Home We're Buying Has Illegal In-Law Cottage—What Are the Risks?

Dealing with insurance, tax, and other issues that could come of trying to use or rent out an illegally constructed unit.

By , J.D.


My wife and I are considering making an offer on a house with an illegal in-law unit, a little cottage (or maybe more like a shed) in the back yard. The extra space would be perfect for housing our frequent out-of-town visitors, and maybe even offering up as a short-term rental on one of these "sharing" sites.

I am a little concerned, however, that it's listed in the seller's materials as "illegal." What does this mean? Should we go forward with our offer?


You are right to be hesitant about buying this property. A unit listed as "illegal" or unlawful was likely constructed without the required construction permits. Attempting to use such a property in the way you wish could lead to headaches.

The good news is that you were informed of the issue prior to purchasing the property. This gives you the chance to carefully consider your options.

Here are some of the issues that commonly arise with illegal construction:

  • Inferior and/or unsafe construction. A permit is required to ensure safe and quality construction. Without a permit, there's no guarantee that the in-law unit was constructed well.
  • Expense and hassle of bringing property up to code. If the city (or governing municipality) finds out about the illegal unit, it will require you, as the new owner, to bring it up to current code and obtain the required permits. The city does not care that you weren't responsible for the original construction. Obtaining a permit after construction has been completed can be a lengthy and costly process, and may require tearing up some existing walls and so forth. See Discovering Unpermitted Construction When Selling Your Home for more information.
  • Financing challenges. Your financial institution may not be willing to extend financing on a house that includes unpermitted construction.
  • Insurance limits. If there is a fire or other incident in the in-law unit for which you may pursue an insurance claim, your insurance company may deny coverage. You likely will not have trouble initially obtaining the policy, but beware of the small print that excludes coverage for construction not built to code standards or built with inferior construction. And if you decide to rent the space out, be sure to read Insurance Questions When Renting Out Your Home Short Term; your homeowner's coverage may not be as extensive as you'd expect if you're running a "business" in your home, leaving you potentially liable if a guest is injured.
  • Retroactive tax obligations. If your local taxing authority has not been assessing real estate tax on your in-law unit because it wasn't a recognized part of the property, you may become responsible for paying back taxes.
  • Obligation to disclose issues to future home buyers. When you eventually sell the property, you will be required, by law, to disclose the unpermitted construction (assuming you haven't since brought it up to code) to any potential buyers. This will make it harder for you to sell the property for the price it would otherwise be worth.

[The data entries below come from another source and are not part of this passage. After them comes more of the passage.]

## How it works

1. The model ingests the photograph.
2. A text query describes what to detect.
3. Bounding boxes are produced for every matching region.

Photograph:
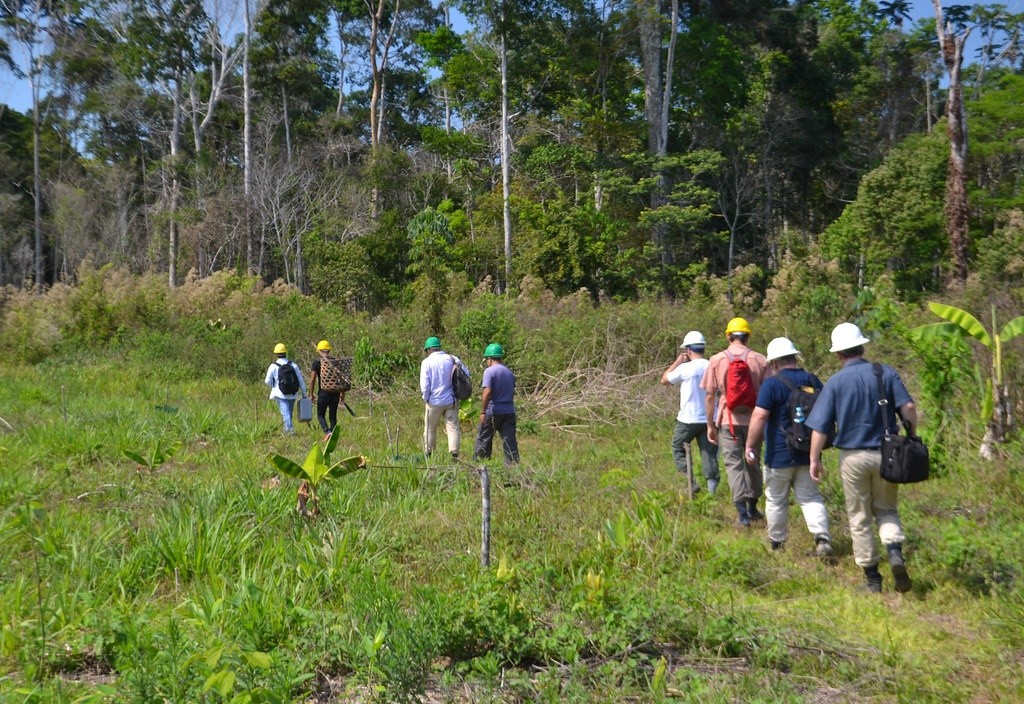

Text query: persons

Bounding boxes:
[310,340,345,443]
[743,336,836,564]
[420,336,471,462]
[264,342,307,434]
[473,343,521,464]
[659,331,719,500]
[803,323,917,592]
[698,317,770,527]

If you decide that purchasing a house with unpermitted construction is not worth the risk, you can walk away, assuming you're not too deep into the closing process by now.

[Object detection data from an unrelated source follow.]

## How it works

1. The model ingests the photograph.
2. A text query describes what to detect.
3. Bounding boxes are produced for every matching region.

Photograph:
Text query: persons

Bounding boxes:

Another option is to negotiate to have the seller obtain required permits prior to sale. This may be a good solution if you are willing to be flexible with the closing date (the permitting process can be lengthy and unpredictable).

If you do choose to go forward with the purchase, consider the terms of your offer carefully. The property may well be worth less than its list price. For example, the market value of a two-bedroom house with an illegal in-law unit is actually closer to that of a two-bedroom house without the extra unit.